The RDF distribution of DisGeNET includes new annotation and new linksets:
  • More GDAs comprising 17 000 genes and more than 14 000 diseases as linked data in the Semantic Web.
  • All linksets updated, i.e. all ontologies updated.
  • New disease-phenotype annotation data from the Human Phenotype Ontology.
  • New linksets to NCI Thesaurus, Orphanet Rare Disease Ontologies (ORDO), and DECIPHER.
  • New taxonomic annotation: all GDAs annotated to the Homo sapiens (Human) taxon.
  • New full metadata description of the dataset compliant with the W3C HCLS and the Open PHACTS specifications (the Open PHACTS specifications specially used for linkset descriptions).
  • More mappings to the Linked Open Data cloud.
  • New and alternative LODEStar SPARQL access.
  • New types of searches: six ontologies are deployed in our SPARQL endpoint such as the Human Disease Ontology, the Human Phenotype Ontology and ORDO, in order to perform queries walking the ontology hierarchy. See an example in the SPARQL section.
  • RDF enhancement, data model changes, and fixed bugs:
    • New "303 URIs" for DisGeNET GDAs and PANTHER class entities.
    • New labels.
    • Primary source evidence better described with the Evidence Code Ontology and new properties.
    • New name descriptions: foaf:name predicate replaced by dcterms:title.
    • Fixed formal description of the DisGeNET Score: Score described as an object property, and not as a datatype property.
    • Fixed formal description of gene-disease association type 'label' from original source attribute: now described as a datatype property by a new predicate: sio:SIO_000255 replaced by sio:SIO_000300.

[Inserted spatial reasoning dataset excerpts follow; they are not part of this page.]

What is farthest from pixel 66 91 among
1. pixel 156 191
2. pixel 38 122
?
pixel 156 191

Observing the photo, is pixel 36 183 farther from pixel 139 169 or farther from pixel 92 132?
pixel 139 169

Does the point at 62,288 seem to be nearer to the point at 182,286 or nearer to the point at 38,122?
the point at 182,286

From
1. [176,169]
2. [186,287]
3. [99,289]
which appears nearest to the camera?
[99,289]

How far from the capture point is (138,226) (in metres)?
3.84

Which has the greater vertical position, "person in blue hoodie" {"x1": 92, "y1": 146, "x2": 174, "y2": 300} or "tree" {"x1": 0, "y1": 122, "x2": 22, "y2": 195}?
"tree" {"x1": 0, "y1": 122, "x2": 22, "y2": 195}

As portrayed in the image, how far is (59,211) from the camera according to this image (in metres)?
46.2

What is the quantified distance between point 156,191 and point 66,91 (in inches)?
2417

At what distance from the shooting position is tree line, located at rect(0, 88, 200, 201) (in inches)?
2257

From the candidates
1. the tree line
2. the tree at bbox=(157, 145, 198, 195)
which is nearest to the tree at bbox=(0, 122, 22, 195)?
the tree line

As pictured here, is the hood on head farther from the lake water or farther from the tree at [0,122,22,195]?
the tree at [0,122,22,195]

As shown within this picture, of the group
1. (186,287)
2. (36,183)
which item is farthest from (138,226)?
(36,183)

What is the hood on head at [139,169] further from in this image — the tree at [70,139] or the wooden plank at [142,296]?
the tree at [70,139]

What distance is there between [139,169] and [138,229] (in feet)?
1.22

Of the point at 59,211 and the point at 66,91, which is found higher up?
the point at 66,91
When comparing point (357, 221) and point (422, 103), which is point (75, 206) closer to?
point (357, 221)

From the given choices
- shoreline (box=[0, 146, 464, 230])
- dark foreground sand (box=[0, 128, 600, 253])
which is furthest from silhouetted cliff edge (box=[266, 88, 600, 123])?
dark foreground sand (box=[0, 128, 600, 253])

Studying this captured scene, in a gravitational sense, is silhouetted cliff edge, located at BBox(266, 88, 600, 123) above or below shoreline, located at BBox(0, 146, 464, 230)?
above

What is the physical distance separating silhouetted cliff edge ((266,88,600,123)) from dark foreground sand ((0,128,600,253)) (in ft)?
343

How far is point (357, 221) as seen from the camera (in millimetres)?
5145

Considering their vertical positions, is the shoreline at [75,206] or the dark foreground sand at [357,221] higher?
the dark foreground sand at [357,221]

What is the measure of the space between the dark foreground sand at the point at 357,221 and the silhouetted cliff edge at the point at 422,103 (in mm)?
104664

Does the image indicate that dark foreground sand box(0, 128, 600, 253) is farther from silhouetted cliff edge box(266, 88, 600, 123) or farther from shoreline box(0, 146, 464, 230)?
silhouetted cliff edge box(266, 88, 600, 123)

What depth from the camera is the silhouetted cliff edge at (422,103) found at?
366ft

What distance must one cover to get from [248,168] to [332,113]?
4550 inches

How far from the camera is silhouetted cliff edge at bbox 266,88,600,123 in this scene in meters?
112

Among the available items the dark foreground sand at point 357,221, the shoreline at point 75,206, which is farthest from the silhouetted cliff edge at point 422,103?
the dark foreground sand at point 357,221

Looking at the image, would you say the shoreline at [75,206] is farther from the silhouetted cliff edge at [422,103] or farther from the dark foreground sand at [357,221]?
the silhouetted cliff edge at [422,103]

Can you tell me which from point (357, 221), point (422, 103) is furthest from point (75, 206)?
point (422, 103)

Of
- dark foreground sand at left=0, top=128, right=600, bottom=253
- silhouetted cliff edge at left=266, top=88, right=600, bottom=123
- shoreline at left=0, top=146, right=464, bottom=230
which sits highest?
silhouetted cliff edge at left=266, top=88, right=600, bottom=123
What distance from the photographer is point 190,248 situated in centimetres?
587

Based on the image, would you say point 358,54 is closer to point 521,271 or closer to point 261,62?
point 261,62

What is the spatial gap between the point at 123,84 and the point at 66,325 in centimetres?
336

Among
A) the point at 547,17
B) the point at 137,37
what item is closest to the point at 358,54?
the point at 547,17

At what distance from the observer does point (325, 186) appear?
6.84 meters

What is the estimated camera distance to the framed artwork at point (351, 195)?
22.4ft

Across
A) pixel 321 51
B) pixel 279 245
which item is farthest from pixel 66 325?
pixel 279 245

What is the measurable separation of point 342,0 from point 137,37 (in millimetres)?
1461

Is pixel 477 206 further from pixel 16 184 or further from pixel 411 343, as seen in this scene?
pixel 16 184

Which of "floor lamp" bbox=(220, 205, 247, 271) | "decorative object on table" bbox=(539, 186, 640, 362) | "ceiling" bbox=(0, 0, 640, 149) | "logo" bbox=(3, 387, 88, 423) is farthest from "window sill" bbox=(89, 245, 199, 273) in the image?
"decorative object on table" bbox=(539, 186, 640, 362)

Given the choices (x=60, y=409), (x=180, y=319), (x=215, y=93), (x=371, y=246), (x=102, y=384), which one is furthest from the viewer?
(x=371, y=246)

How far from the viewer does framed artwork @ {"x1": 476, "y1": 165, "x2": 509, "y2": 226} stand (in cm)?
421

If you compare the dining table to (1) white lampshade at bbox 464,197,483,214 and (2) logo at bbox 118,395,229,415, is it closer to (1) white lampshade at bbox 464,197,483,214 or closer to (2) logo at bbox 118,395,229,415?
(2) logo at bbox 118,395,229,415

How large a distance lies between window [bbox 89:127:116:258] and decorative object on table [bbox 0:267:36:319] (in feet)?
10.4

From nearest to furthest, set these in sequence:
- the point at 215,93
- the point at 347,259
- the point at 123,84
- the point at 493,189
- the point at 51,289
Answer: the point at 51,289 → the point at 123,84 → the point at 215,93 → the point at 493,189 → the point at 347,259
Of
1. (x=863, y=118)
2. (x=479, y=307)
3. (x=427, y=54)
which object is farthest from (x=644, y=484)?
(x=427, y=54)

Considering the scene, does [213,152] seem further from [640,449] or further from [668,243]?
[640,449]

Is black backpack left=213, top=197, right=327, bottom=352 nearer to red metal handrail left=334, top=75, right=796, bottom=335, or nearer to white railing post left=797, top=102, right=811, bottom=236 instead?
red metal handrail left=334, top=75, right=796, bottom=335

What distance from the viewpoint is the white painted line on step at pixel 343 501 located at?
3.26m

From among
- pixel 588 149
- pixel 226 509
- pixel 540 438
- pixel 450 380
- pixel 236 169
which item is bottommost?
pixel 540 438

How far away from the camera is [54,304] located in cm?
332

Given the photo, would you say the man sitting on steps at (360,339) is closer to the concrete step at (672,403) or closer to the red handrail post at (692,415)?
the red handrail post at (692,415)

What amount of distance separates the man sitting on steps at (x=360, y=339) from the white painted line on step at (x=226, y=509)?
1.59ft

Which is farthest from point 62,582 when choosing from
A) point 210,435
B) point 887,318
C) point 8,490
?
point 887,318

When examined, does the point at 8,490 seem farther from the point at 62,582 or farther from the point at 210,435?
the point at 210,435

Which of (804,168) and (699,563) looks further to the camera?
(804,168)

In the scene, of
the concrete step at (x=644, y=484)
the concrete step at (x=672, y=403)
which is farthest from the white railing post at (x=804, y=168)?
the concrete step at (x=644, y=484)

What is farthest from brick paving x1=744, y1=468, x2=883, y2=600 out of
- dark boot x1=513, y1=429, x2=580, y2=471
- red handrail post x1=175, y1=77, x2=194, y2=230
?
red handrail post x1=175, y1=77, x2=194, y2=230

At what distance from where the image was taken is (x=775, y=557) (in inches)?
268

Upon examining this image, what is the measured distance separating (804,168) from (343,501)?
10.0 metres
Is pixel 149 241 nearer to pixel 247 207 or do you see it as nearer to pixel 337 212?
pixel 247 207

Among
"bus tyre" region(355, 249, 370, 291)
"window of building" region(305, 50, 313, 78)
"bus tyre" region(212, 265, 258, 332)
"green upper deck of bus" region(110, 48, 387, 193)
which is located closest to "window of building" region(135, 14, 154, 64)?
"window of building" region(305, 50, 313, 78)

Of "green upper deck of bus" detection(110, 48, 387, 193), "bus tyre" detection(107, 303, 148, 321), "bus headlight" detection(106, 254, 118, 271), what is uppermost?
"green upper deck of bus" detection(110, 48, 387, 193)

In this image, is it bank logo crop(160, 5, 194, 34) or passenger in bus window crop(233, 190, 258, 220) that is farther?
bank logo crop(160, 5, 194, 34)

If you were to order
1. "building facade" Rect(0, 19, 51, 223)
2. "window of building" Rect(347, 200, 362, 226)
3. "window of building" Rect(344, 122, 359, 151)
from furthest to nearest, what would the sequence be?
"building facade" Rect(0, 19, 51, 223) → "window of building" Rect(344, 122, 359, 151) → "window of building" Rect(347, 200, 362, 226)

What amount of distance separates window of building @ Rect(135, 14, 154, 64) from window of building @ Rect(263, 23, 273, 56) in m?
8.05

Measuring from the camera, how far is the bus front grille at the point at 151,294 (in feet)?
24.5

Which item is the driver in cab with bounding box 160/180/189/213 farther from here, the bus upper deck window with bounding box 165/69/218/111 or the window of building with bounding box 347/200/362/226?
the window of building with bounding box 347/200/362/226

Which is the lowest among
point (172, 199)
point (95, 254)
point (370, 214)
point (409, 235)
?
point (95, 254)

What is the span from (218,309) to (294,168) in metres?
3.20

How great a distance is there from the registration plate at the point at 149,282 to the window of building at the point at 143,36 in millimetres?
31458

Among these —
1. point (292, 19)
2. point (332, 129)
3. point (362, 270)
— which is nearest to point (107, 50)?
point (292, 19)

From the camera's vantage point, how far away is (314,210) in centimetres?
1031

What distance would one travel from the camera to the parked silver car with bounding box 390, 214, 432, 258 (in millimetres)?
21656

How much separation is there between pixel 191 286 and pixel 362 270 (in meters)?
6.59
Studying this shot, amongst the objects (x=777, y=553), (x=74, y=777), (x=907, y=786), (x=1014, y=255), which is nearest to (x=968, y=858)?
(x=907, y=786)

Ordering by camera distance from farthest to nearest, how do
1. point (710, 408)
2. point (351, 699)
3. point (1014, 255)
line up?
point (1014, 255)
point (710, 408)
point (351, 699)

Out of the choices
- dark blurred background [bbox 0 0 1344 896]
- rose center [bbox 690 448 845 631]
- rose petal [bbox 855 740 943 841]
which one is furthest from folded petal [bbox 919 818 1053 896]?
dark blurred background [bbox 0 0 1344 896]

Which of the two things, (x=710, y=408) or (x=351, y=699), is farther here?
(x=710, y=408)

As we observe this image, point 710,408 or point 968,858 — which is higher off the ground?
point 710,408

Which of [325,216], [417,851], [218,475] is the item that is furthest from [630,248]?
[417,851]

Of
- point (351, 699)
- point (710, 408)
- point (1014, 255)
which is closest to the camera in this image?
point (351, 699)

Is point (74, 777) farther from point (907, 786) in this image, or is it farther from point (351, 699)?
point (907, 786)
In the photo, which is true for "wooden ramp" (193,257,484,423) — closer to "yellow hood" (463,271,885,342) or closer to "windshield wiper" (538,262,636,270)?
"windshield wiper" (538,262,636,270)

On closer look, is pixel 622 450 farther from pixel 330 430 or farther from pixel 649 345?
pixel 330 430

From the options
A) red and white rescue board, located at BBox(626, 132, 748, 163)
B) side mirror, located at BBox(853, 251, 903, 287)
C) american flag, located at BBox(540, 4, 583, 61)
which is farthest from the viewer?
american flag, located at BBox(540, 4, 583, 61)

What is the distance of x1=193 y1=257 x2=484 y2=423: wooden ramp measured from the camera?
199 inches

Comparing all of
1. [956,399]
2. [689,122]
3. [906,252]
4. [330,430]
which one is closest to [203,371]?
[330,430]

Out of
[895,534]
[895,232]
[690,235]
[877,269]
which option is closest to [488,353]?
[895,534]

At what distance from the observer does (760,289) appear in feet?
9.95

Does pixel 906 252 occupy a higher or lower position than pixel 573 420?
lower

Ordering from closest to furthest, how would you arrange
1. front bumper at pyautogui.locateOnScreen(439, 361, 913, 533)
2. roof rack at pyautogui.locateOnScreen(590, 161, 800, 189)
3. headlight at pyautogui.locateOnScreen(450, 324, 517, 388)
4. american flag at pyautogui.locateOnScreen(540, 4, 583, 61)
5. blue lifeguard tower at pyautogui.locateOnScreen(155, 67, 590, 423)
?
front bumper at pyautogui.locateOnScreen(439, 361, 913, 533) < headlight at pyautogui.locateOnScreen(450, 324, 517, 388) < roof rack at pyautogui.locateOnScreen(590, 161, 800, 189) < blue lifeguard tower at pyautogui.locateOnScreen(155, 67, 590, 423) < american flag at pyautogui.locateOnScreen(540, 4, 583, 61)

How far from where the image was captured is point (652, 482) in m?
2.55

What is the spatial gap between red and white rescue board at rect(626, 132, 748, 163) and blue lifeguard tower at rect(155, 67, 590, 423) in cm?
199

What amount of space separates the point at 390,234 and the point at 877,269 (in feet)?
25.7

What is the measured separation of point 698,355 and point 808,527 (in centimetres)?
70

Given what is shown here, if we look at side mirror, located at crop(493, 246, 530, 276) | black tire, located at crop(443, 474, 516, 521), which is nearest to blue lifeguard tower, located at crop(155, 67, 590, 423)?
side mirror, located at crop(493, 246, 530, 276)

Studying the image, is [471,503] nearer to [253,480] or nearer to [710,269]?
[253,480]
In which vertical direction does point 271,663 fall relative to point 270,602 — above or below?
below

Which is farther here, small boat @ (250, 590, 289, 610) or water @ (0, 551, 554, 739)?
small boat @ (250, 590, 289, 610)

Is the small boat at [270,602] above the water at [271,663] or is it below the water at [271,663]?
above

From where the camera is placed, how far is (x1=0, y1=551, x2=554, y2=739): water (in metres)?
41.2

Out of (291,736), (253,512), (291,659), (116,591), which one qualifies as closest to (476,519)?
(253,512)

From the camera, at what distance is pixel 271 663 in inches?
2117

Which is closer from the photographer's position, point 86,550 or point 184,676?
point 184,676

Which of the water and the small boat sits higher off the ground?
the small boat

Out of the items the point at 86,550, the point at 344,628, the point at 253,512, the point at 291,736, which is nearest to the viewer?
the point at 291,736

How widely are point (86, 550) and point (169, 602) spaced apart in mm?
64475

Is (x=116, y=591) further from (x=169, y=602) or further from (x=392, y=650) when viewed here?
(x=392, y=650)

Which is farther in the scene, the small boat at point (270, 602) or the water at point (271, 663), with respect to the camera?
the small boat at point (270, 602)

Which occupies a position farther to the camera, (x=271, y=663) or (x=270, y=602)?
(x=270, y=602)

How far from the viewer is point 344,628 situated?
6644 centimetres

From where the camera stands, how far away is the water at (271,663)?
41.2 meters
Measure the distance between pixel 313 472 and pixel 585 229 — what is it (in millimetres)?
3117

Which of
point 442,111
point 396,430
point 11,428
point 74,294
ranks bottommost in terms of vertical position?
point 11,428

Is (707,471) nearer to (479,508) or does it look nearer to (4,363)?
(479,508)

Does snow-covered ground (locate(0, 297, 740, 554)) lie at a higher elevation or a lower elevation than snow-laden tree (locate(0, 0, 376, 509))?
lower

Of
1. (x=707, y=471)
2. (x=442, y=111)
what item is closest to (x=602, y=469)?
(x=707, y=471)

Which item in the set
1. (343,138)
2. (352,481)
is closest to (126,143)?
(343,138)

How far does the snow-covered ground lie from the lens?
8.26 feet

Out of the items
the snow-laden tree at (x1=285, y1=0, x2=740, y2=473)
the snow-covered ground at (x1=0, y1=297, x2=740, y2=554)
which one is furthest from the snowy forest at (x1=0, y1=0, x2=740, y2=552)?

DisGeNET Nanopublication v5.0

The nanopublication distribution of DisGeNET includes all DisGeNET v5.0 gene-disease association statements along with its provenance, evidence, and attribution structured as nanopublications. Please, refer to the release notes and the RDF section in this page for more details.

DisGeNET v4.0 Nanopublication release:

The nanopublication distribution of DisGeNET includes all DisGeNET v4.0 gene-disease association statements along with its provenance, evidence, and attribution structured as nanopublications. Please, refer to the release notes and the RDF section in this page for more details.

DisGeNET v3.0 Nanopublication release:

The nanopublication distribution of DisGeNET includes all DisGeNET v3.0 gene-disease association statements along with its provenance, evidence, and attribution structured as nanopublications. Please, refer to the release notes and the RDF section in this page for more details.